Wild men are big items in the medieval imagination. They go on through it from the earliest times
to the end. The middle ages were fascinated by the boundary of what's human. Scholars,
especially based in monasteries, loved collecting stories about human-like creatures that weren't
human. The kind of people we'd now call fairies or elves or gnomes or pixies in particular
but also mermaids, and the wild man was great to think with because he is the ultimate savage.

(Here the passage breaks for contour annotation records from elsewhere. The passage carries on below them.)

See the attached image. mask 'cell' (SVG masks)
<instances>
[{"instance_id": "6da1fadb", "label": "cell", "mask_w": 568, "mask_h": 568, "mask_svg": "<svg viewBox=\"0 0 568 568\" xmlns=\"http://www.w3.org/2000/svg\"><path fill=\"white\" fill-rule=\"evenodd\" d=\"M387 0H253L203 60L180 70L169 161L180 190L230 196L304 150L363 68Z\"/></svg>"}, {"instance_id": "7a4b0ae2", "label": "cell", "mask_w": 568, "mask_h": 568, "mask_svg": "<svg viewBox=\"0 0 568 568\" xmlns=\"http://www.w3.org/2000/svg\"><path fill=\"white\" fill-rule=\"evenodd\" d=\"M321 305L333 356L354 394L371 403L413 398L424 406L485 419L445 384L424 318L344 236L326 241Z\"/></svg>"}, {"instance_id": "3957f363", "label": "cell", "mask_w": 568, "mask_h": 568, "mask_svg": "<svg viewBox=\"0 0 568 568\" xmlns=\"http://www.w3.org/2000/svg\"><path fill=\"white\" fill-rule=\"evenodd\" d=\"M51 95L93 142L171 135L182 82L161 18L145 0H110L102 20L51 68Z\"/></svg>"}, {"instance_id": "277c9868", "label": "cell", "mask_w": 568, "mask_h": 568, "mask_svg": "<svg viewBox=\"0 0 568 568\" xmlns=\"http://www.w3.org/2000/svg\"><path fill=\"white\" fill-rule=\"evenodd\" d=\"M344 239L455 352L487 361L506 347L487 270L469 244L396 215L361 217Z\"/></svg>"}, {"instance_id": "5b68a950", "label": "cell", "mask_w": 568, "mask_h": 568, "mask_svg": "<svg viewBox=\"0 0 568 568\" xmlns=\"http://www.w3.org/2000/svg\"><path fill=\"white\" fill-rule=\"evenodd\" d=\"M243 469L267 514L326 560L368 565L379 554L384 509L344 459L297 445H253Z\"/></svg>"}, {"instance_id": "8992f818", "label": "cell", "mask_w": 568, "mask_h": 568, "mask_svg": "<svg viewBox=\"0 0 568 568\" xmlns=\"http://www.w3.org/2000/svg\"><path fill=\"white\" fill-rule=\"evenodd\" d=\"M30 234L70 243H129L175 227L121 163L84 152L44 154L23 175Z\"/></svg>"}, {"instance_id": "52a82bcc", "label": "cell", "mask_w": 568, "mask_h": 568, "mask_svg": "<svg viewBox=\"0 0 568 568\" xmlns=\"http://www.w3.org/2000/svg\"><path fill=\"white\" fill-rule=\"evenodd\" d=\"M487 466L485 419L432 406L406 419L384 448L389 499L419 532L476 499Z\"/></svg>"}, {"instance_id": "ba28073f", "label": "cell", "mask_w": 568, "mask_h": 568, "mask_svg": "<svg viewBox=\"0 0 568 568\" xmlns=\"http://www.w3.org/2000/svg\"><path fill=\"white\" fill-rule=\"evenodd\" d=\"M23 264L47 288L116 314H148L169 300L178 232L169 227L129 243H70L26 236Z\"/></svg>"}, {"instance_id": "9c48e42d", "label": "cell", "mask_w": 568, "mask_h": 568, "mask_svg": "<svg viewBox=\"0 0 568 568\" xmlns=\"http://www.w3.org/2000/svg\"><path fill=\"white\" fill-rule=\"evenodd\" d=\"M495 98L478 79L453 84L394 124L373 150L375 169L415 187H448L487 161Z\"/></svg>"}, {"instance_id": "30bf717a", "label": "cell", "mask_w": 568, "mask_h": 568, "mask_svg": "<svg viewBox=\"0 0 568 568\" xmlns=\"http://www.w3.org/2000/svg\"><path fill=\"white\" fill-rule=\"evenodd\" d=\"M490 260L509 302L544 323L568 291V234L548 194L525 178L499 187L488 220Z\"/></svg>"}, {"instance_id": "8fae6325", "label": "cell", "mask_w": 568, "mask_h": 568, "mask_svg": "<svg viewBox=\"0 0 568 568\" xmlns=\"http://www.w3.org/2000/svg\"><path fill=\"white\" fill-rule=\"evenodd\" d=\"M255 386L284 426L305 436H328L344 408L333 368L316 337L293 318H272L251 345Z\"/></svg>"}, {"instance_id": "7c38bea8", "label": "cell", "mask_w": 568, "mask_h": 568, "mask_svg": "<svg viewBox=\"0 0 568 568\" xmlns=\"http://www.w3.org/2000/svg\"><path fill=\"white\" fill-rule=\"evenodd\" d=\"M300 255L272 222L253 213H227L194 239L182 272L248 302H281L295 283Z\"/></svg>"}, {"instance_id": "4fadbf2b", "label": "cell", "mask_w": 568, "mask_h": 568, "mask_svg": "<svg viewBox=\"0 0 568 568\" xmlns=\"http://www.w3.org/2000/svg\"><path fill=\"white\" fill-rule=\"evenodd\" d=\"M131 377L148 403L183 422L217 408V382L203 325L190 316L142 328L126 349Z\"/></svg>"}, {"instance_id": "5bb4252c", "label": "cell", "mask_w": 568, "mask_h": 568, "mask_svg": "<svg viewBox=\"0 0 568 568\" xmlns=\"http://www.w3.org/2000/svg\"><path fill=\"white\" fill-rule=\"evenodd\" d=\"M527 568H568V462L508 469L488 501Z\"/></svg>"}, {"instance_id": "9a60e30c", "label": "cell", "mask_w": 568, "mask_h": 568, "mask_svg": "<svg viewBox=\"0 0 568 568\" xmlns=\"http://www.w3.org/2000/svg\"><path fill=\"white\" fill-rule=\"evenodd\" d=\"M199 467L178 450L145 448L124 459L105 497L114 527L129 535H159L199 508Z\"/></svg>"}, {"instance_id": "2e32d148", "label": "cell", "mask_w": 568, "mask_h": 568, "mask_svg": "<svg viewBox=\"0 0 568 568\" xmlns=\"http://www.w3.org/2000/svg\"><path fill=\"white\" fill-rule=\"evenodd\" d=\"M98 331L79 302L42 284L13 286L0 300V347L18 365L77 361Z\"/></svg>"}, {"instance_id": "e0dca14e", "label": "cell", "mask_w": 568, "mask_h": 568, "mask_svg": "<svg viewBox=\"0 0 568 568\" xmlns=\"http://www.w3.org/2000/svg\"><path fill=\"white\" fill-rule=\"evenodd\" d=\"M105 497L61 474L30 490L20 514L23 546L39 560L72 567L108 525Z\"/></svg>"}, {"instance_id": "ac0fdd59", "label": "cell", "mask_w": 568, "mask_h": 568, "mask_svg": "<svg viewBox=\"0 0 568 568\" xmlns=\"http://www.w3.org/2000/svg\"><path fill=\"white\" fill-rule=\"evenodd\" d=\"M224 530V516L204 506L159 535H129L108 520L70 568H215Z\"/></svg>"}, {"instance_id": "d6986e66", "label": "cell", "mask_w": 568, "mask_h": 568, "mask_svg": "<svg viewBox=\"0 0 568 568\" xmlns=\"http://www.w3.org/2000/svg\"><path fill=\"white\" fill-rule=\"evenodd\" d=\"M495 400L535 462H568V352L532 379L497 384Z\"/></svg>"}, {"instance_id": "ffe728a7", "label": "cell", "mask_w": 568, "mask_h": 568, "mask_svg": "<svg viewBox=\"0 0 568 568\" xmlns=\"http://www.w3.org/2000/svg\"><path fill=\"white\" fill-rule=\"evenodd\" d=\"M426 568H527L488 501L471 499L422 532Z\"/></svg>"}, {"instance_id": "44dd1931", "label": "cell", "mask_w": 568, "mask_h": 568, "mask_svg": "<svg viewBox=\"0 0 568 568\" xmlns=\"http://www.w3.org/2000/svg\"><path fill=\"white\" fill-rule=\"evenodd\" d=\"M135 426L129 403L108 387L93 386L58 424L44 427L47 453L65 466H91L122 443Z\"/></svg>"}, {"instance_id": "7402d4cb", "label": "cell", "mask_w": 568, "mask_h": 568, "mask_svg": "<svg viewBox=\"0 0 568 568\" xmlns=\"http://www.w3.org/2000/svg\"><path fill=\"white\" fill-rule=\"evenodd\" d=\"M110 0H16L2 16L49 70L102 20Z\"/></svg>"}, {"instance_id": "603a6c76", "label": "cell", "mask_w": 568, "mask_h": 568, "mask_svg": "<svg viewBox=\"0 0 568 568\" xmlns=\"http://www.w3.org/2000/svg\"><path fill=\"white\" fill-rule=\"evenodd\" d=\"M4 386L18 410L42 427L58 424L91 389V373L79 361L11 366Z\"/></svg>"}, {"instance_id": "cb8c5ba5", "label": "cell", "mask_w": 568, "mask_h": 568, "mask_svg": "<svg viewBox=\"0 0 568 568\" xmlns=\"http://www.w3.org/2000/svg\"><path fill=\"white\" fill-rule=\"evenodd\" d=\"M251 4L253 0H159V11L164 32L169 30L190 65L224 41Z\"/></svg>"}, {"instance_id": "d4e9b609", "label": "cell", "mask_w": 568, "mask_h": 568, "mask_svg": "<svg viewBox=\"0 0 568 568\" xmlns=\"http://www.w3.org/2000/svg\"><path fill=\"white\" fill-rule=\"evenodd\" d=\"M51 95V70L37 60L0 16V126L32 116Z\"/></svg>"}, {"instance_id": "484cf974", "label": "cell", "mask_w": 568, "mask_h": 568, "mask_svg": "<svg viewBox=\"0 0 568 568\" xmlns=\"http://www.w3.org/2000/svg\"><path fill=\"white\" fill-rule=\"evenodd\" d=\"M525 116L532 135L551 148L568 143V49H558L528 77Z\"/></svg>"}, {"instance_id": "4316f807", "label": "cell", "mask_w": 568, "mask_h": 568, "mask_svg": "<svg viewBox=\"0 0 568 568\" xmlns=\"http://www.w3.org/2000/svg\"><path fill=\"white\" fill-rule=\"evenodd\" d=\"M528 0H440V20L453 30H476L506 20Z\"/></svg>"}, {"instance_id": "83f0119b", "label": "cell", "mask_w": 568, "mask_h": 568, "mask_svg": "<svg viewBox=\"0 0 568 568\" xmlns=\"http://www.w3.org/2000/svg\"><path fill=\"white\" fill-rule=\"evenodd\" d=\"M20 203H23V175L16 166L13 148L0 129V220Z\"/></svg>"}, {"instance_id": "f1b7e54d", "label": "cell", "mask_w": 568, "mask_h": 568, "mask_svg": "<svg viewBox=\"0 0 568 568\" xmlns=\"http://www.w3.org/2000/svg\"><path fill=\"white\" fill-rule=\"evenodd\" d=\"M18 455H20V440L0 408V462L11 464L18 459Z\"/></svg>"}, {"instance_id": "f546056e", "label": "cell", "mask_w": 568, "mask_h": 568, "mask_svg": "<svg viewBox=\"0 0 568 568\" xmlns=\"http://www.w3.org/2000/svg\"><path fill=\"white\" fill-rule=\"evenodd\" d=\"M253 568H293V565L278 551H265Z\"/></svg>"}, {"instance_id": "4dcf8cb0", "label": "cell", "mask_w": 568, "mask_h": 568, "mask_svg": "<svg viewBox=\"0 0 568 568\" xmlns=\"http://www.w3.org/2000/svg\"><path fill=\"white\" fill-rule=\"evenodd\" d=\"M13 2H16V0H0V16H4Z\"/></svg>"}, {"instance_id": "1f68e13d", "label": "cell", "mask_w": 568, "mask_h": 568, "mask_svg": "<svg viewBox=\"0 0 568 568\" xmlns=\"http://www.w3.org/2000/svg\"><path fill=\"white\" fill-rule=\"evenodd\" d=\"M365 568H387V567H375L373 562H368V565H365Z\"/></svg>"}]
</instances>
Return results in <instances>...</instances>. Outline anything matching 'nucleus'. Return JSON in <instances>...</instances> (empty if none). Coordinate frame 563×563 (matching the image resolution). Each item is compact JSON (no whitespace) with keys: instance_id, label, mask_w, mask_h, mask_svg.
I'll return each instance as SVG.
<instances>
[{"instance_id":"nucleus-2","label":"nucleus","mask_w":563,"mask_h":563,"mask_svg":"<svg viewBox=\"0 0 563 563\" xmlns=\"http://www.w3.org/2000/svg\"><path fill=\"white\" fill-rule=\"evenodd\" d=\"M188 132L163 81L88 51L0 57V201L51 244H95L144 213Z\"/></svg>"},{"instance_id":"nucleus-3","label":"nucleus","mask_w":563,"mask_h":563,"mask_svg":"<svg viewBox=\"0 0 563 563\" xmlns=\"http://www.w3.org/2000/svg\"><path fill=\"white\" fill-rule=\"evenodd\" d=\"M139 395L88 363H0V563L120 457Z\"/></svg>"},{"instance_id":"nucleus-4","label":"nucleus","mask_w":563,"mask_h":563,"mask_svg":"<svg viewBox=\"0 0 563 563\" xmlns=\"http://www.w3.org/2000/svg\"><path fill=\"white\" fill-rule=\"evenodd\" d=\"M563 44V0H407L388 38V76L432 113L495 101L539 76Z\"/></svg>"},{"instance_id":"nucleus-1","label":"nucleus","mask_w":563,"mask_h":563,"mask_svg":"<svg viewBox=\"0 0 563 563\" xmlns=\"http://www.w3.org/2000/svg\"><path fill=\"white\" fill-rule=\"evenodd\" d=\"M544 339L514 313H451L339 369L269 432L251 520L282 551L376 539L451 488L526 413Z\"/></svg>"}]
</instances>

He's the human being gone back to nature with no ties left with civilisation at all, so
the middle ages striving to preserve and create civilisation, the wild man was a real mirror
image.
I personally don't think the wild man ever existed and I'm ashamed to say this because
the story itself is so wildly improbable. You get this poor guy from the sea, you torture
him and abuse him and he escapes and then he comes back for more. It just doesn't ring
true. But certainly it's a great story. It gives this little east-anglian sea port something
that no other sea port has. It's a story of its own literally written into its fabric.